# SET TASK:
Starting at the line containing "farthest from the black" and continuing through the end of the data, rewrite each line as an item in a numbered list, skipping blank lines. Do not include the pictures.

(Excerpts from a spatial dataset)
——————————
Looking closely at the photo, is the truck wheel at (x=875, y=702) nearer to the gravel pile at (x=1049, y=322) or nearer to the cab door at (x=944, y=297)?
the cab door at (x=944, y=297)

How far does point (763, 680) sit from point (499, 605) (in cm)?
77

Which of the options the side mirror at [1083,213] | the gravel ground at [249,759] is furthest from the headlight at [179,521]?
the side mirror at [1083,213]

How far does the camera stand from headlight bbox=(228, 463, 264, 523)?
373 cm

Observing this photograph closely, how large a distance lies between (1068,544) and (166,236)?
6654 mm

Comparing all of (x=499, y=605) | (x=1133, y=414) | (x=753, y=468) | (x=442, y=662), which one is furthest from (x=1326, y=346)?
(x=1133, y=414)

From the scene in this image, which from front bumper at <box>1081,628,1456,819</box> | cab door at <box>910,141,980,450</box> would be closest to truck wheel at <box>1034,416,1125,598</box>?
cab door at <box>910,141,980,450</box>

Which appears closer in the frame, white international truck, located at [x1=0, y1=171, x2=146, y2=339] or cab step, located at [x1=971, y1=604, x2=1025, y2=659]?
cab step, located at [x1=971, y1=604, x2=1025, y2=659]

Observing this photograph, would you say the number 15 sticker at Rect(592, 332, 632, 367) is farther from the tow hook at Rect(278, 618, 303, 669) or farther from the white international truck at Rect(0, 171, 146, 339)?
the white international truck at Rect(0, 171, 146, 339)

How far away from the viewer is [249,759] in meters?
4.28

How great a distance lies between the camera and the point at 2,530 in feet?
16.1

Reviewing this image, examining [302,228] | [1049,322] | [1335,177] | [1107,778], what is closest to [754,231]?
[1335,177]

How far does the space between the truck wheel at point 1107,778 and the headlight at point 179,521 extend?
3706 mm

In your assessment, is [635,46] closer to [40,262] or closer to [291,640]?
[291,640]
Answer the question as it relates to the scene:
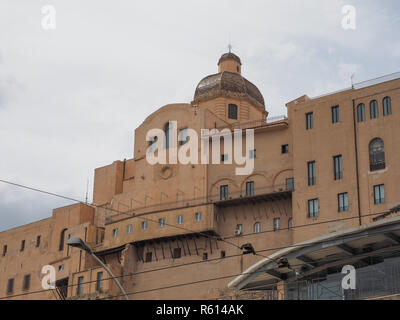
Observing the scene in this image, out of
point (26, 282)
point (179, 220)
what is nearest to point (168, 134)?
point (179, 220)

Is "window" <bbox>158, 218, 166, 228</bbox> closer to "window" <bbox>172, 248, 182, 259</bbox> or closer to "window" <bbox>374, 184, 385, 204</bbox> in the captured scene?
"window" <bbox>172, 248, 182, 259</bbox>

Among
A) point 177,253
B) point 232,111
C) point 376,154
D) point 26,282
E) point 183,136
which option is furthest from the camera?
point 26,282

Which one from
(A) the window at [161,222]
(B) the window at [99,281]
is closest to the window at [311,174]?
(A) the window at [161,222]

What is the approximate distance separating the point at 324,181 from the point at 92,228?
21.9 m

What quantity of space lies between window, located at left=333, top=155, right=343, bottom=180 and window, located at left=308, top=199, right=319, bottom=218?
204 cm

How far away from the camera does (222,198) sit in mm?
54625

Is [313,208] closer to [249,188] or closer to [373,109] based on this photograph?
[249,188]

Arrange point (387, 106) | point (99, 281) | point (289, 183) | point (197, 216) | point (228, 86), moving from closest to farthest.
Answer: point (387, 106) → point (289, 183) → point (197, 216) → point (99, 281) → point (228, 86)

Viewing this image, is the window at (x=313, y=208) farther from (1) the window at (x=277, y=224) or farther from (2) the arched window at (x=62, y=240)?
(2) the arched window at (x=62, y=240)

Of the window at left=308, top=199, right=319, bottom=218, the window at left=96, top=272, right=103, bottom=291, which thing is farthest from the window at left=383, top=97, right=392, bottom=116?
the window at left=96, top=272, right=103, bottom=291

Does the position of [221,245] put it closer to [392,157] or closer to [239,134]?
[239,134]

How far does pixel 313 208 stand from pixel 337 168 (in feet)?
9.90

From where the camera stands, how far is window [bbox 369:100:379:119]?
158ft
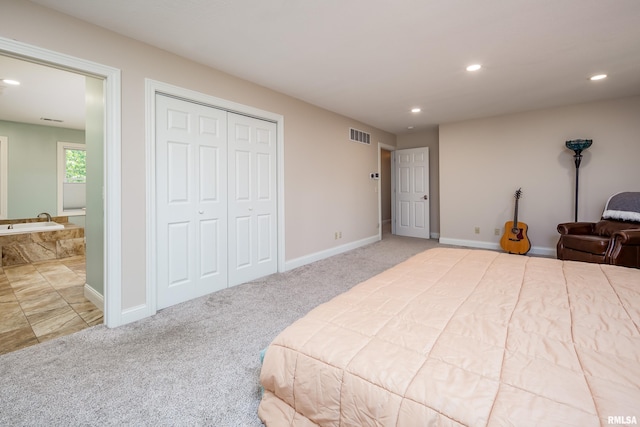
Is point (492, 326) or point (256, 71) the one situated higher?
point (256, 71)

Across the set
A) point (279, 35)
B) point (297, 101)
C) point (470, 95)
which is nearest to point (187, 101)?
point (279, 35)

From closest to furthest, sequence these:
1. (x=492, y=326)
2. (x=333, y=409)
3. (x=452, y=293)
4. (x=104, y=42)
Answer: (x=333, y=409) → (x=492, y=326) → (x=452, y=293) → (x=104, y=42)

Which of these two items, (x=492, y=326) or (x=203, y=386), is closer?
(x=492, y=326)

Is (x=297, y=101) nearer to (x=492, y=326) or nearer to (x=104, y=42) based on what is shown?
(x=104, y=42)

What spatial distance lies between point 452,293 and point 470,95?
345 centimetres

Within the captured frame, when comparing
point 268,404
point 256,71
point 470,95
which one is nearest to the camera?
point 268,404

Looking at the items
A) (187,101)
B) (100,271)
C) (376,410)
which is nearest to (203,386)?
(376,410)

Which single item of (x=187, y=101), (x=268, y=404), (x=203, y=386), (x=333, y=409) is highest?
(x=187, y=101)

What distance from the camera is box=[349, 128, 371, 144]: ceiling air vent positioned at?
16.4 ft

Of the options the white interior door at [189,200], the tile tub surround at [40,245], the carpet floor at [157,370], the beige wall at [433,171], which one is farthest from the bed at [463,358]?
the tile tub surround at [40,245]

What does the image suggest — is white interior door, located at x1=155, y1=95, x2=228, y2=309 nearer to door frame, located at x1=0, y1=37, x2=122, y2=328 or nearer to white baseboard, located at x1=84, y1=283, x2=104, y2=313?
door frame, located at x1=0, y1=37, x2=122, y2=328

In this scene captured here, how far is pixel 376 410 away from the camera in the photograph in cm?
80

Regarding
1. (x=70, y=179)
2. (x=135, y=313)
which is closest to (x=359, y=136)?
(x=135, y=313)

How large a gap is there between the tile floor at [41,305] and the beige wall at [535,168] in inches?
222
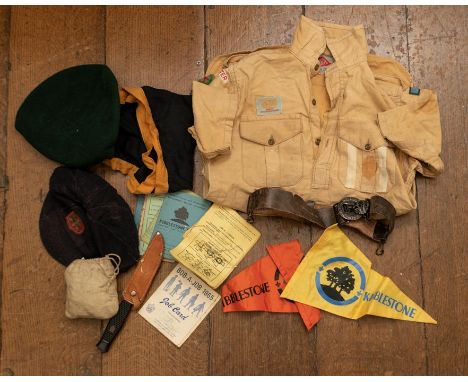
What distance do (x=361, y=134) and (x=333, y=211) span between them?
218mm

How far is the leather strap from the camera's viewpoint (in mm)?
1451

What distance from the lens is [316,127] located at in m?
1.48

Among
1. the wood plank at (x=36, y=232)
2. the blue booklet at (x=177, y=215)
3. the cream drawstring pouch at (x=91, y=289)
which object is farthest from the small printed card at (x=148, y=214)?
the wood plank at (x=36, y=232)

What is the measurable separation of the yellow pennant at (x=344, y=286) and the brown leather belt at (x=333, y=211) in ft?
0.15

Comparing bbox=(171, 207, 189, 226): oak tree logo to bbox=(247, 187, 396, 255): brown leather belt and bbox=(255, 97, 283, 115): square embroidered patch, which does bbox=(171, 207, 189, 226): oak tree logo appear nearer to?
bbox=(247, 187, 396, 255): brown leather belt

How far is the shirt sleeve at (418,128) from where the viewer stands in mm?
1419

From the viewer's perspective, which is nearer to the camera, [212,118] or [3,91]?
[212,118]

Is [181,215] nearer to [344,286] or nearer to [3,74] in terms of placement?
[344,286]

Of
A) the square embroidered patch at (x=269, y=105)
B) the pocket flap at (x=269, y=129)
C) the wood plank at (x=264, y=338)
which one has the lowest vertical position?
the wood plank at (x=264, y=338)

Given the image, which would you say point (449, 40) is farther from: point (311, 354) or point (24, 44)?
point (24, 44)

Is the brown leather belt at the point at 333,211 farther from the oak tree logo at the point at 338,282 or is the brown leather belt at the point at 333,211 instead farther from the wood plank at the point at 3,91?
the wood plank at the point at 3,91

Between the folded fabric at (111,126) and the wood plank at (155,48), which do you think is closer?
the folded fabric at (111,126)

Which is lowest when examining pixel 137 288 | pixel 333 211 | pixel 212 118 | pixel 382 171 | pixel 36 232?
pixel 137 288

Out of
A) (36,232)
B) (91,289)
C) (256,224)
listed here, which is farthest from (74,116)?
(256,224)
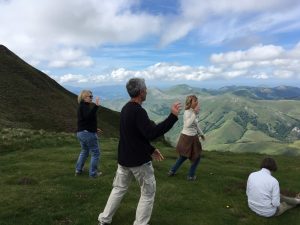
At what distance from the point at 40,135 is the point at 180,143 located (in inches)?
788

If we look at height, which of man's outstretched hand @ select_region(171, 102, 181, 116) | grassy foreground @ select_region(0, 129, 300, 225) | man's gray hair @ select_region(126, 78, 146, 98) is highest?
man's gray hair @ select_region(126, 78, 146, 98)

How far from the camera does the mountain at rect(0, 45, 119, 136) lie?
240 feet

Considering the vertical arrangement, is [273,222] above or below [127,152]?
below

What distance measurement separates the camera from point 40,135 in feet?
118

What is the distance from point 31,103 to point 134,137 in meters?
78.7

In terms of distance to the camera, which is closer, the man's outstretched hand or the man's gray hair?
the man's outstretched hand

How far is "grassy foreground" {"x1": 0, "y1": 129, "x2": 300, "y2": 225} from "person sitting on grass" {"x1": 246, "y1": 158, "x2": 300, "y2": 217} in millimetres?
333

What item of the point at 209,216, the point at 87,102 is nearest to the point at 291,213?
the point at 209,216

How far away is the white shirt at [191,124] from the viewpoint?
19219 mm

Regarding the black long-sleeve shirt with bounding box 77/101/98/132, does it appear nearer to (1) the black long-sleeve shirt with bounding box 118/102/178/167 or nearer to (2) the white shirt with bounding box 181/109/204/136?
(2) the white shirt with bounding box 181/109/204/136

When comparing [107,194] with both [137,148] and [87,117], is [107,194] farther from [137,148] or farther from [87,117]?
[137,148]

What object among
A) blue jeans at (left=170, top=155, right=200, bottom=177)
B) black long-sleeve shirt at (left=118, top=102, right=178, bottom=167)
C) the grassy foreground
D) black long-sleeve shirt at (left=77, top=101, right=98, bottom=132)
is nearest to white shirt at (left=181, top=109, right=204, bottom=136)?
blue jeans at (left=170, top=155, right=200, bottom=177)

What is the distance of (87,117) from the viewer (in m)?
18.1

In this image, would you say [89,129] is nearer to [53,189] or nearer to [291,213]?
[53,189]
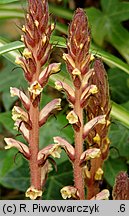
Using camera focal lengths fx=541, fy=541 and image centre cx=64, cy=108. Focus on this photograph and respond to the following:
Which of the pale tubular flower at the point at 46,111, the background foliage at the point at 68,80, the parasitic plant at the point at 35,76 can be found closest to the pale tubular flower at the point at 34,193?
the parasitic plant at the point at 35,76

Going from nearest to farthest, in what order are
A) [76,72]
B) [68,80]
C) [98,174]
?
[76,72] → [98,174] → [68,80]

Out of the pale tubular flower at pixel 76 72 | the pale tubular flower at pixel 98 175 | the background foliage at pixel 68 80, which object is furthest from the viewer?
the background foliage at pixel 68 80

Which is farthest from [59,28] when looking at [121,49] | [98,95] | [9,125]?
[98,95]

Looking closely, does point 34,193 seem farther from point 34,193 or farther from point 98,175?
point 98,175

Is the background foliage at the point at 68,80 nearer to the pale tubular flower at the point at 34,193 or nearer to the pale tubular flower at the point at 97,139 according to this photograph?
the pale tubular flower at the point at 97,139

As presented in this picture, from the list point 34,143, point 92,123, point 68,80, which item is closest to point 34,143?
point 34,143

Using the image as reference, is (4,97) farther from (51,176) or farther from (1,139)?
(51,176)
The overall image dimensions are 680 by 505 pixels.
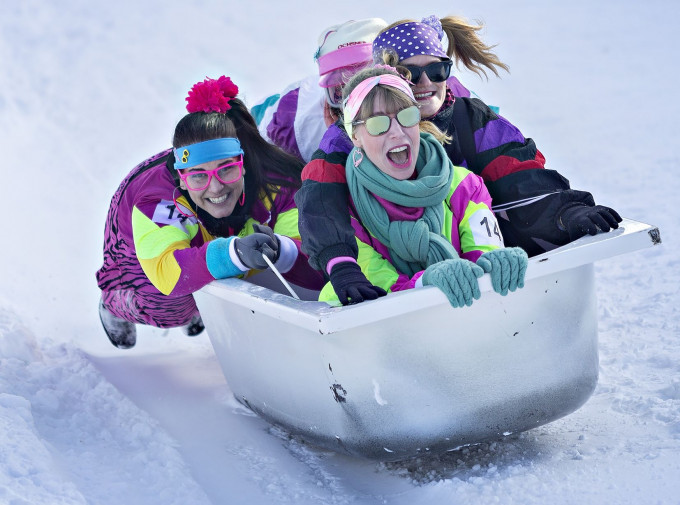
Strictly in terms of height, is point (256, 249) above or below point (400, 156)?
below

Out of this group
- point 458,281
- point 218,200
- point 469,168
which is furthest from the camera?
point 218,200

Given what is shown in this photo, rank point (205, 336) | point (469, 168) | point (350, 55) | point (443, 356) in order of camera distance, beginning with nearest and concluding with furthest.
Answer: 1. point (443, 356)
2. point (469, 168)
3. point (350, 55)
4. point (205, 336)

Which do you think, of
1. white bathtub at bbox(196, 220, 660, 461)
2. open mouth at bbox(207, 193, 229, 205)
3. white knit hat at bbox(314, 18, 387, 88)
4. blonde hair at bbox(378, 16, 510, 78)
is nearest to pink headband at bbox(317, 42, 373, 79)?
white knit hat at bbox(314, 18, 387, 88)

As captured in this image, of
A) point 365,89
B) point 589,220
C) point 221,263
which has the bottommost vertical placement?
point 589,220

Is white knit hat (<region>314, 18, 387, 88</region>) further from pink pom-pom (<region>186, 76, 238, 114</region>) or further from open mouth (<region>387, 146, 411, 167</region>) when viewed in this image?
open mouth (<region>387, 146, 411, 167</region>)

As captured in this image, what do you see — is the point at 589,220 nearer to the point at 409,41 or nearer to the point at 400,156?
the point at 400,156

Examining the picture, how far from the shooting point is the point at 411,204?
8.20ft

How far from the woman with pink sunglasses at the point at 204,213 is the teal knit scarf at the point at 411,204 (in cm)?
41

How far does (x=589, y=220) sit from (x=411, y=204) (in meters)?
0.49

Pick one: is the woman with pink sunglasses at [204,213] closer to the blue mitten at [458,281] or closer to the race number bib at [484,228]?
the race number bib at [484,228]

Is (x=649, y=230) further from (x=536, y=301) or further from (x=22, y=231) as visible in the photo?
(x=22, y=231)

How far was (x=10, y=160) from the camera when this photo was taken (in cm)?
574

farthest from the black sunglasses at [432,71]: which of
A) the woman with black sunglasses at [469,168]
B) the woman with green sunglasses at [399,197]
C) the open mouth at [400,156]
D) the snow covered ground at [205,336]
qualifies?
the snow covered ground at [205,336]

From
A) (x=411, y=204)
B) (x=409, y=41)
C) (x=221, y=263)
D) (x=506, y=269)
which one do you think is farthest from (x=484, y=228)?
(x=221, y=263)
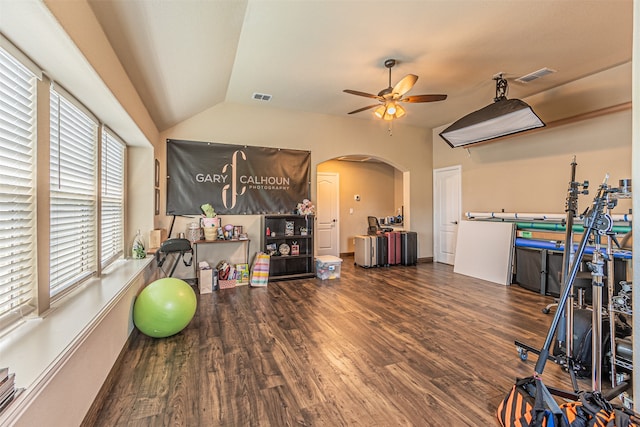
——————————
# THE OUTPUT:
1. farthest from the black sunglasses at [432,71]: which of
2. A) the woman with black sunglasses at [469,168]
3. B) the woman with green sunglasses at [399,197]
4. C) the open mouth at [400,156]
5. D) the snow covered ground at [205,336]
6. qualifies?
7. the snow covered ground at [205,336]
8. From
9. A) (x=411, y=204)
10. B) (x=409, y=41)
11. C) (x=221, y=263)
12. D) (x=506, y=269)
13. which one do you think is farthest from (x=484, y=228)?
14. (x=221, y=263)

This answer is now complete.